Flats are found in the vicinity of mainland or barrier island coastlines across the world. These aquatic environments are characterized by very shallow water and are highly sensitive to tides. Often during low tides, they drain entirely and be left fully exposed. Flats have low oxygen levels because the water is extremely shallow and is easily heated by the sun. This means that the organisms that live there must be able to tolerate the extreme environment. For this reason, most fish species only visit the flats to feed before retreating to deeper, more oxygen-rich, water.

How To Catch Tarpon?

The best place to target tarpon is when they are more visible in shallow waters like the flats. These large predators can easily be targeted in shallow water by sight casting. Anglers fishing for tarpon on the flats have two options for sight casting. The first option is to use traditional tackle while throwing artificial or live bait. For the ultimate challenge, fly fishing for tarpon is an incredibly rewarding experience.

Fishing For Tarpon

When targeting tarpon with a traditional rod and reel, strong tackle is highly recommended. These fish are powerful and can straighten a hook or break the line is things are setup properly. When using natural bait, mullet, pinfish, crabs, and shrimp, are a great option. When throwing artificial baits, anything that imitates the previously mentioned prey is a good call but be sure to bring a variety of options. Tarpon are notoriously picky and if they aren't biting, mixing up the color, presentation, or action can help you be successful.

Fly Fishing For Tarpon

First and foremost, tarpon require a heavyweight fly rod and disc drag reel. Without these crucial pieces of tackle catching a tarpon will be nearly impossible. A 12 weight fly rod is standard for tarpon but depending on conditions and preference you may want to go lighter or heavier.

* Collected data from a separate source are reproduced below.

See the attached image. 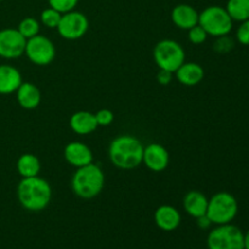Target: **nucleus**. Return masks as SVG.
Masks as SVG:
<instances>
[{
    "mask_svg": "<svg viewBox=\"0 0 249 249\" xmlns=\"http://www.w3.org/2000/svg\"><path fill=\"white\" fill-rule=\"evenodd\" d=\"M169 152L164 146L157 142H151L143 147L142 163L151 172L160 173L169 165Z\"/></svg>",
    "mask_w": 249,
    "mask_h": 249,
    "instance_id": "obj_11",
    "label": "nucleus"
},
{
    "mask_svg": "<svg viewBox=\"0 0 249 249\" xmlns=\"http://www.w3.org/2000/svg\"><path fill=\"white\" fill-rule=\"evenodd\" d=\"M173 77H174V73L169 72V71L165 70H160L157 73V82L160 85H169L172 83Z\"/></svg>",
    "mask_w": 249,
    "mask_h": 249,
    "instance_id": "obj_29",
    "label": "nucleus"
},
{
    "mask_svg": "<svg viewBox=\"0 0 249 249\" xmlns=\"http://www.w3.org/2000/svg\"><path fill=\"white\" fill-rule=\"evenodd\" d=\"M66 162L74 168H82L94 162V155L88 145L80 141L67 143L63 151Z\"/></svg>",
    "mask_w": 249,
    "mask_h": 249,
    "instance_id": "obj_12",
    "label": "nucleus"
},
{
    "mask_svg": "<svg viewBox=\"0 0 249 249\" xmlns=\"http://www.w3.org/2000/svg\"><path fill=\"white\" fill-rule=\"evenodd\" d=\"M236 40L241 45L249 46V18L243 22H240V26L236 31Z\"/></svg>",
    "mask_w": 249,
    "mask_h": 249,
    "instance_id": "obj_27",
    "label": "nucleus"
},
{
    "mask_svg": "<svg viewBox=\"0 0 249 249\" xmlns=\"http://www.w3.org/2000/svg\"><path fill=\"white\" fill-rule=\"evenodd\" d=\"M17 199L28 212H41L50 204L53 189L45 179L39 175L22 178L17 185Z\"/></svg>",
    "mask_w": 249,
    "mask_h": 249,
    "instance_id": "obj_2",
    "label": "nucleus"
},
{
    "mask_svg": "<svg viewBox=\"0 0 249 249\" xmlns=\"http://www.w3.org/2000/svg\"><path fill=\"white\" fill-rule=\"evenodd\" d=\"M208 249H245V232L233 224L216 225L207 236Z\"/></svg>",
    "mask_w": 249,
    "mask_h": 249,
    "instance_id": "obj_6",
    "label": "nucleus"
},
{
    "mask_svg": "<svg viewBox=\"0 0 249 249\" xmlns=\"http://www.w3.org/2000/svg\"><path fill=\"white\" fill-rule=\"evenodd\" d=\"M238 213V202L232 194L220 191L208 198L207 216L213 225H224L235 220Z\"/></svg>",
    "mask_w": 249,
    "mask_h": 249,
    "instance_id": "obj_4",
    "label": "nucleus"
},
{
    "mask_svg": "<svg viewBox=\"0 0 249 249\" xmlns=\"http://www.w3.org/2000/svg\"><path fill=\"white\" fill-rule=\"evenodd\" d=\"M0 1H2V0H0Z\"/></svg>",
    "mask_w": 249,
    "mask_h": 249,
    "instance_id": "obj_32",
    "label": "nucleus"
},
{
    "mask_svg": "<svg viewBox=\"0 0 249 249\" xmlns=\"http://www.w3.org/2000/svg\"><path fill=\"white\" fill-rule=\"evenodd\" d=\"M62 14L58 11H56L55 9L53 7H46L41 11L40 14V22L44 24L45 27L50 29H55L57 28L58 23H60V19Z\"/></svg>",
    "mask_w": 249,
    "mask_h": 249,
    "instance_id": "obj_23",
    "label": "nucleus"
},
{
    "mask_svg": "<svg viewBox=\"0 0 249 249\" xmlns=\"http://www.w3.org/2000/svg\"><path fill=\"white\" fill-rule=\"evenodd\" d=\"M143 147L138 138L129 134L119 135L108 146V158L118 169L130 170L142 164Z\"/></svg>",
    "mask_w": 249,
    "mask_h": 249,
    "instance_id": "obj_1",
    "label": "nucleus"
},
{
    "mask_svg": "<svg viewBox=\"0 0 249 249\" xmlns=\"http://www.w3.org/2000/svg\"><path fill=\"white\" fill-rule=\"evenodd\" d=\"M235 48V40L230 36H221L215 39L213 44V49L218 53H228Z\"/></svg>",
    "mask_w": 249,
    "mask_h": 249,
    "instance_id": "obj_24",
    "label": "nucleus"
},
{
    "mask_svg": "<svg viewBox=\"0 0 249 249\" xmlns=\"http://www.w3.org/2000/svg\"><path fill=\"white\" fill-rule=\"evenodd\" d=\"M198 24L211 36H228L231 33L233 21L225 7L219 5H211L199 12Z\"/></svg>",
    "mask_w": 249,
    "mask_h": 249,
    "instance_id": "obj_5",
    "label": "nucleus"
},
{
    "mask_svg": "<svg viewBox=\"0 0 249 249\" xmlns=\"http://www.w3.org/2000/svg\"><path fill=\"white\" fill-rule=\"evenodd\" d=\"M225 9L233 22H243L249 18V0H228Z\"/></svg>",
    "mask_w": 249,
    "mask_h": 249,
    "instance_id": "obj_21",
    "label": "nucleus"
},
{
    "mask_svg": "<svg viewBox=\"0 0 249 249\" xmlns=\"http://www.w3.org/2000/svg\"><path fill=\"white\" fill-rule=\"evenodd\" d=\"M24 55L36 66H48L55 60L56 48L53 41L43 34L27 39Z\"/></svg>",
    "mask_w": 249,
    "mask_h": 249,
    "instance_id": "obj_8",
    "label": "nucleus"
},
{
    "mask_svg": "<svg viewBox=\"0 0 249 249\" xmlns=\"http://www.w3.org/2000/svg\"><path fill=\"white\" fill-rule=\"evenodd\" d=\"M56 29L66 40H78L87 34L89 29V19L83 12L72 10L62 14Z\"/></svg>",
    "mask_w": 249,
    "mask_h": 249,
    "instance_id": "obj_9",
    "label": "nucleus"
},
{
    "mask_svg": "<svg viewBox=\"0 0 249 249\" xmlns=\"http://www.w3.org/2000/svg\"><path fill=\"white\" fill-rule=\"evenodd\" d=\"M170 17H172L173 23L178 28L182 31H189L192 27L198 24L199 12L192 5L179 4L173 7Z\"/></svg>",
    "mask_w": 249,
    "mask_h": 249,
    "instance_id": "obj_14",
    "label": "nucleus"
},
{
    "mask_svg": "<svg viewBox=\"0 0 249 249\" xmlns=\"http://www.w3.org/2000/svg\"><path fill=\"white\" fill-rule=\"evenodd\" d=\"M71 187L75 196L91 199L99 196L105 187V174L101 167L94 162L85 167L77 168L71 180Z\"/></svg>",
    "mask_w": 249,
    "mask_h": 249,
    "instance_id": "obj_3",
    "label": "nucleus"
},
{
    "mask_svg": "<svg viewBox=\"0 0 249 249\" xmlns=\"http://www.w3.org/2000/svg\"><path fill=\"white\" fill-rule=\"evenodd\" d=\"M18 174L22 178H32L39 175L40 172V160L33 153H23L18 157L16 163Z\"/></svg>",
    "mask_w": 249,
    "mask_h": 249,
    "instance_id": "obj_20",
    "label": "nucleus"
},
{
    "mask_svg": "<svg viewBox=\"0 0 249 249\" xmlns=\"http://www.w3.org/2000/svg\"><path fill=\"white\" fill-rule=\"evenodd\" d=\"M21 72L11 65H0V95L16 92L22 84Z\"/></svg>",
    "mask_w": 249,
    "mask_h": 249,
    "instance_id": "obj_18",
    "label": "nucleus"
},
{
    "mask_svg": "<svg viewBox=\"0 0 249 249\" xmlns=\"http://www.w3.org/2000/svg\"><path fill=\"white\" fill-rule=\"evenodd\" d=\"M95 118L99 126H108L114 121V114L111 109L102 108L95 113Z\"/></svg>",
    "mask_w": 249,
    "mask_h": 249,
    "instance_id": "obj_28",
    "label": "nucleus"
},
{
    "mask_svg": "<svg viewBox=\"0 0 249 249\" xmlns=\"http://www.w3.org/2000/svg\"><path fill=\"white\" fill-rule=\"evenodd\" d=\"M70 126L78 135H89L97 129L95 113L89 111H78L70 118Z\"/></svg>",
    "mask_w": 249,
    "mask_h": 249,
    "instance_id": "obj_19",
    "label": "nucleus"
},
{
    "mask_svg": "<svg viewBox=\"0 0 249 249\" xmlns=\"http://www.w3.org/2000/svg\"><path fill=\"white\" fill-rule=\"evenodd\" d=\"M16 99L19 106L24 109H34L40 105L41 92L36 84L22 82L16 90Z\"/></svg>",
    "mask_w": 249,
    "mask_h": 249,
    "instance_id": "obj_17",
    "label": "nucleus"
},
{
    "mask_svg": "<svg viewBox=\"0 0 249 249\" xmlns=\"http://www.w3.org/2000/svg\"><path fill=\"white\" fill-rule=\"evenodd\" d=\"M178 82L185 87H195L198 85L204 78V70L199 63L186 62L185 61L174 72Z\"/></svg>",
    "mask_w": 249,
    "mask_h": 249,
    "instance_id": "obj_15",
    "label": "nucleus"
},
{
    "mask_svg": "<svg viewBox=\"0 0 249 249\" xmlns=\"http://www.w3.org/2000/svg\"><path fill=\"white\" fill-rule=\"evenodd\" d=\"M17 31L22 34L26 39L33 38L36 34L40 32V23L34 17H24L21 22H19Z\"/></svg>",
    "mask_w": 249,
    "mask_h": 249,
    "instance_id": "obj_22",
    "label": "nucleus"
},
{
    "mask_svg": "<svg viewBox=\"0 0 249 249\" xmlns=\"http://www.w3.org/2000/svg\"><path fill=\"white\" fill-rule=\"evenodd\" d=\"M189 33H187V36H189V40L191 41L192 44H195V45H199V44H203L206 43L207 38H208V34H207V32L204 31L203 28H202L199 24H197V26L192 27L191 29H189Z\"/></svg>",
    "mask_w": 249,
    "mask_h": 249,
    "instance_id": "obj_26",
    "label": "nucleus"
},
{
    "mask_svg": "<svg viewBox=\"0 0 249 249\" xmlns=\"http://www.w3.org/2000/svg\"><path fill=\"white\" fill-rule=\"evenodd\" d=\"M197 220V226H198L199 229H202V230H208V229H211V226L213 225L211 221V219L206 215H202L199 216V218L196 219Z\"/></svg>",
    "mask_w": 249,
    "mask_h": 249,
    "instance_id": "obj_30",
    "label": "nucleus"
},
{
    "mask_svg": "<svg viewBox=\"0 0 249 249\" xmlns=\"http://www.w3.org/2000/svg\"><path fill=\"white\" fill-rule=\"evenodd\" d=\"M27 39L17 28H4L0 31V57L15 60L24 55Z\"/></svg>",
    "mask_w": 249,
    "mask_h": 249,
    "instance_id": "obj_10",
    "label": "nucleus"
},
{
    "mask_svg": "<svg viewBox=\"0 0 249 249\" xmlns=\"http://www.w3.org/2000/svg\"><path fill=\"white\" fill-rule=\"evenodd\" d=\"M185 50L178 41L163 39L153 49V60L160 70L174 73L185 62Z\"/></svg>",
    "mask_w": 249,
    "mask_h": 249,
    "instance_id": "obj_7",
    "label": "nucleus"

When it comes to selecting flies to target tarpon, crab imitations tend to be the most popular. If there is a run of bait fish or shrimp in the area, flies resembling these other food sources are a better choice. When fishing in clear conditions with plenty of light, natural colors like shades of brown with high visibility accent colors provide a better presentation. When fishing in low light conditions switching to darker shades of purple or blue offer better visibility.

Tips for Catching Tarpon

Tarpon are easily spooked by loud noises, such as loud boat motors, so using an electric motor or poling is recommended. “Bowing to the king” is no joke, as tarpon are tenacious fighters. When they jump, it is vital to quickly lower the tip of your rod. This will help to keep your line from breaking against the tarpon.

If you can, hiring an experienced guide can be extremely helpful. They will be able to assist you in both catching and landing a beautiful tarpon. A guide will be able to advise you on when to apply pressure or relax the line and whether to chase the fish or hold the position.

When is The Best Time to Catch Tarpon?

Tarpon feed at dawn and dusk, making the best time to fish for them early in the morning and late in the afternoon. Within the United States, they can be found on the Gulf Coast from May to July and April through June on the Atlantic Coast. Outside of the country in Mexico and Costa Rica, the tarpon fishing is great throughout the year.